--- start of Task material ---
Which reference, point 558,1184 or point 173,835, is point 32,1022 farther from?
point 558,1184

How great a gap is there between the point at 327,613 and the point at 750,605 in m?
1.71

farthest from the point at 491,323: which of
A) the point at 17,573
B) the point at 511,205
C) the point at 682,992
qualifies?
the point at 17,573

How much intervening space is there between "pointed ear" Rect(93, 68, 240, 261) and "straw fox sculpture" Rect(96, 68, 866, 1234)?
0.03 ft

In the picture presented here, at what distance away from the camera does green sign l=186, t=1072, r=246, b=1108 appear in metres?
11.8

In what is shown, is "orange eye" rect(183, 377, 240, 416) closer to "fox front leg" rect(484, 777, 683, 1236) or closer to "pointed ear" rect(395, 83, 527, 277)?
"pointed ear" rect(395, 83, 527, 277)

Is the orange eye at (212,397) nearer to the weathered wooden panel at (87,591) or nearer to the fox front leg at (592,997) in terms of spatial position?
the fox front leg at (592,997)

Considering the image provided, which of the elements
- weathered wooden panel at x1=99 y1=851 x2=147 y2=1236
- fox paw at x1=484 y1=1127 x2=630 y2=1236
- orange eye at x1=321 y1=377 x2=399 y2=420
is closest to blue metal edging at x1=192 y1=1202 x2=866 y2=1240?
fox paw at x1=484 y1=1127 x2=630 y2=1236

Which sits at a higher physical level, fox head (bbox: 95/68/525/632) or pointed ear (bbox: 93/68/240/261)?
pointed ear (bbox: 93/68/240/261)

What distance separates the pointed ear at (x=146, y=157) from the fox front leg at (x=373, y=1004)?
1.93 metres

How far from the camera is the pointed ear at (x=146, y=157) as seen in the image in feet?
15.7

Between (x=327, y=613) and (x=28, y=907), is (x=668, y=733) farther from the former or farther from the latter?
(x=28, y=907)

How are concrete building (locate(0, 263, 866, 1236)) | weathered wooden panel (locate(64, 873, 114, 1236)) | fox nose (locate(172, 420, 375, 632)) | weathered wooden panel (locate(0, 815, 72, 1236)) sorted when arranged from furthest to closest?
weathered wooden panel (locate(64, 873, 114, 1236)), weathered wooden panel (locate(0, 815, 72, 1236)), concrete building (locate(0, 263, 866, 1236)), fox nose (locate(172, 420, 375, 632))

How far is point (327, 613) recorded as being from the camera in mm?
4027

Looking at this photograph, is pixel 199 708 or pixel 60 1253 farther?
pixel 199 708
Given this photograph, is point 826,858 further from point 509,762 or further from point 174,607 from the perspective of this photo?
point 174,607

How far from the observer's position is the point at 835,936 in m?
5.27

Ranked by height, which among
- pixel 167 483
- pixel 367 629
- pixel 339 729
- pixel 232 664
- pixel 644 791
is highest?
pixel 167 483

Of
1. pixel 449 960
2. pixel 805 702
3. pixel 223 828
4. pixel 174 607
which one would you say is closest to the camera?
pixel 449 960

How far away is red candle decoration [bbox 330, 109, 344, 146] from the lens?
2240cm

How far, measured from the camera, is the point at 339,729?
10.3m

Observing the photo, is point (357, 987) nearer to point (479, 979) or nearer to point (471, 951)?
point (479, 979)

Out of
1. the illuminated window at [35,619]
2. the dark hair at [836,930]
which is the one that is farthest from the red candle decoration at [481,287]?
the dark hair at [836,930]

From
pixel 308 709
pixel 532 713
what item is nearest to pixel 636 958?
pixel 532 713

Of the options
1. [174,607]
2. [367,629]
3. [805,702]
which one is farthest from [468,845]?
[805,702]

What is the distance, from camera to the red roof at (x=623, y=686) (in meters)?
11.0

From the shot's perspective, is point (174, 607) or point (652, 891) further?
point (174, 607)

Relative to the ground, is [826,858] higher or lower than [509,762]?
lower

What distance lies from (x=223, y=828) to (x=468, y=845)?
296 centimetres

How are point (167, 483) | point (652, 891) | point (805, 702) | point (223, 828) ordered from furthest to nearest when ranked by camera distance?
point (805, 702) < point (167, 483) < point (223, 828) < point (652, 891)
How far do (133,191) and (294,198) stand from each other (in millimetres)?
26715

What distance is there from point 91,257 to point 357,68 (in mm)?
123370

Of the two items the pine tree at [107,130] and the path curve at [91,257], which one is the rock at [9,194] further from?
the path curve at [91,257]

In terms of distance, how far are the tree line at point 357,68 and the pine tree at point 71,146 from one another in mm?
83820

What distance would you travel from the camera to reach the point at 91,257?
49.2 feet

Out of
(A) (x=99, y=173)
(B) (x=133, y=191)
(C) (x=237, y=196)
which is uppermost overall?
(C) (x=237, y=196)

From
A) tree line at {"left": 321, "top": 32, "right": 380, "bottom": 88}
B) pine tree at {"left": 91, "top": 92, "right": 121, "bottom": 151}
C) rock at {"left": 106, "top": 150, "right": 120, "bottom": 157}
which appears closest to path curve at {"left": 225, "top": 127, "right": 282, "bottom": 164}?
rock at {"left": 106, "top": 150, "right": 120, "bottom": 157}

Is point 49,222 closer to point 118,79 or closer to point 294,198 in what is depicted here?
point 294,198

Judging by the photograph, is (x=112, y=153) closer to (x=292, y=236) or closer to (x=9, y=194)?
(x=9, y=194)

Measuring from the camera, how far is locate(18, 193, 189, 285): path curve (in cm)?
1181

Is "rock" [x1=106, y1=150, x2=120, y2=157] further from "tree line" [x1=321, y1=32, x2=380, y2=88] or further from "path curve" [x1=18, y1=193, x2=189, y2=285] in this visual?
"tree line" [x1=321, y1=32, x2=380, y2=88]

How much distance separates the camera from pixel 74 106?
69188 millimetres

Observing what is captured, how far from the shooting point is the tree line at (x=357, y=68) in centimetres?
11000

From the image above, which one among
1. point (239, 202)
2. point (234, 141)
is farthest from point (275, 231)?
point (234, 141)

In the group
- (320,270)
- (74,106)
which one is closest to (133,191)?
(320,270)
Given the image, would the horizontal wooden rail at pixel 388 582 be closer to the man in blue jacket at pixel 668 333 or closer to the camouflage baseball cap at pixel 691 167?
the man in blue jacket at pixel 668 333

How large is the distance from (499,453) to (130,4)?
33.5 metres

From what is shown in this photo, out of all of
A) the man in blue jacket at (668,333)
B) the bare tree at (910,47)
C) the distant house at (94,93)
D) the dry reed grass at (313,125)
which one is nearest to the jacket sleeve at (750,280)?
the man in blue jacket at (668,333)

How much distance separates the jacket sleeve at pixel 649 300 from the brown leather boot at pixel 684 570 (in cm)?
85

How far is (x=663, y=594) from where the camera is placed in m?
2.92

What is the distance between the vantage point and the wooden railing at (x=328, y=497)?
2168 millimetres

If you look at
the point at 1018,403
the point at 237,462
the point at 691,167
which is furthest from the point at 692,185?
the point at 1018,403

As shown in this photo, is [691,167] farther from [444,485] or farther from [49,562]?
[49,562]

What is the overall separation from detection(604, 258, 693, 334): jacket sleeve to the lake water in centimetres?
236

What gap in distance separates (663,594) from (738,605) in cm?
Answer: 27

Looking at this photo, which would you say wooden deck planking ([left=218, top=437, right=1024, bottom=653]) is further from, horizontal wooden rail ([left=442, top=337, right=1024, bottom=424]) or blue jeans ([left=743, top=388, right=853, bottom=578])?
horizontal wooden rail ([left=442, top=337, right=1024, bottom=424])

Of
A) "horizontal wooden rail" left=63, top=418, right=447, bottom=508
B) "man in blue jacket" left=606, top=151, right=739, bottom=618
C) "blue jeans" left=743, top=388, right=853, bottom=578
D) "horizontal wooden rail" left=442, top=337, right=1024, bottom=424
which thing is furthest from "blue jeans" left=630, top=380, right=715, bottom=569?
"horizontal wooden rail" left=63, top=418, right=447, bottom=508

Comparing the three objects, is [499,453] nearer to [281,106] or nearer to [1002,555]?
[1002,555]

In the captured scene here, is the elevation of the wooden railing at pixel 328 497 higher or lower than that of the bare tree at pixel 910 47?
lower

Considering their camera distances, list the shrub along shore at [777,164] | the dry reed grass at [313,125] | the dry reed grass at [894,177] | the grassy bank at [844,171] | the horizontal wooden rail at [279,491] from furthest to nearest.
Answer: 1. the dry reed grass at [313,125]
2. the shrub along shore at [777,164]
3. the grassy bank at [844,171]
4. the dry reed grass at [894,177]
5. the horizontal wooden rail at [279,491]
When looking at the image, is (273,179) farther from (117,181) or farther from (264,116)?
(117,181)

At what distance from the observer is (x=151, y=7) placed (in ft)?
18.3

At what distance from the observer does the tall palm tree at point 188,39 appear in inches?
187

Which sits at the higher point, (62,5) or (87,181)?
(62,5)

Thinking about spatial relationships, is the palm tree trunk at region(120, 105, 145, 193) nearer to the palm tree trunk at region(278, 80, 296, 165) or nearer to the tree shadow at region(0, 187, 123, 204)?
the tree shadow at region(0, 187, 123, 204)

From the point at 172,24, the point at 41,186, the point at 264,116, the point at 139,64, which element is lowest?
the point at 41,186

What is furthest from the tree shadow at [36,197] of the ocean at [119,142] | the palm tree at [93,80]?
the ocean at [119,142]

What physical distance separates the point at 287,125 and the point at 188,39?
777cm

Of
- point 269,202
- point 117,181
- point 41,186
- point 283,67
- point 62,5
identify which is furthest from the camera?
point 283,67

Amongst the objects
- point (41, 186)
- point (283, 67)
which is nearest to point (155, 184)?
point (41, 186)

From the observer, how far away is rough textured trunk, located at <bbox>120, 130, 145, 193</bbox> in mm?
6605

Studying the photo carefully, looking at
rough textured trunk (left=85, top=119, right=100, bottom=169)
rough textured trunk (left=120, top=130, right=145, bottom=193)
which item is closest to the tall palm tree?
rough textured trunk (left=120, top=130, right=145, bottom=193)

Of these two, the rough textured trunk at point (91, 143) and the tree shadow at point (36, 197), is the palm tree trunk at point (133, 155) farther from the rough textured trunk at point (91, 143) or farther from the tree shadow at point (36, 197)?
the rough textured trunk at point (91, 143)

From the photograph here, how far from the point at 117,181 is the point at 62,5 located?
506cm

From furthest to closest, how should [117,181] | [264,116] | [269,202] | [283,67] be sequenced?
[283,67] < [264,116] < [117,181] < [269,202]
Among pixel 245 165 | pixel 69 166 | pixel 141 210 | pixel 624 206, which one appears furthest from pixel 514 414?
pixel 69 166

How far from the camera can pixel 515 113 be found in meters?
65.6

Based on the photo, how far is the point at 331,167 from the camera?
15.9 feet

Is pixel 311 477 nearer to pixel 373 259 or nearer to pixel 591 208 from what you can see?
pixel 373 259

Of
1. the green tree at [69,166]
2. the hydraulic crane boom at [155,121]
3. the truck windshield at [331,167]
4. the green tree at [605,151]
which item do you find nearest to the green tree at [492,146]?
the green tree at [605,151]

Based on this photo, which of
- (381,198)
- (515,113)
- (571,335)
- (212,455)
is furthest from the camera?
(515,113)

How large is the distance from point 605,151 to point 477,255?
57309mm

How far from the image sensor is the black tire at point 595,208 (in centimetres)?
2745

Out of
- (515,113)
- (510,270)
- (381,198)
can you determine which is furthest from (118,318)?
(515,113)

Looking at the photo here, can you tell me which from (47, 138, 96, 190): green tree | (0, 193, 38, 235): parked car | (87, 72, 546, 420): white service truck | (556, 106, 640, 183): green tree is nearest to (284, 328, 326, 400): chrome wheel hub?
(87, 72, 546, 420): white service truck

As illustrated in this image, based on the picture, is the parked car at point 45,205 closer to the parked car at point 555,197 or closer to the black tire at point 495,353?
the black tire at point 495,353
--- end of Task material ---
### Goal of the exercise:
Can you print, unchanged, the lines beginning with the one that contains "Looking at the photo" and going on through the end of the items?

### Answer for the task:
Looking at the photo here, can you tell me which from (47, 138, 96, 190): green tree | (0, 193, 38, 235): parked car | (87, 72, 546, 420): white service truck | (556, 106, 640, 183): green tree is nearest to (284, 328, 326, 400): chrome wheel hub?
(87, 72, 546, 420): white service truck

As illustrated in this image, based on the picture, is the parked car at point 45,205 closer to the parked car at point 555,197 or closer to the black tire at point 495,353?
the black tire at point 495,353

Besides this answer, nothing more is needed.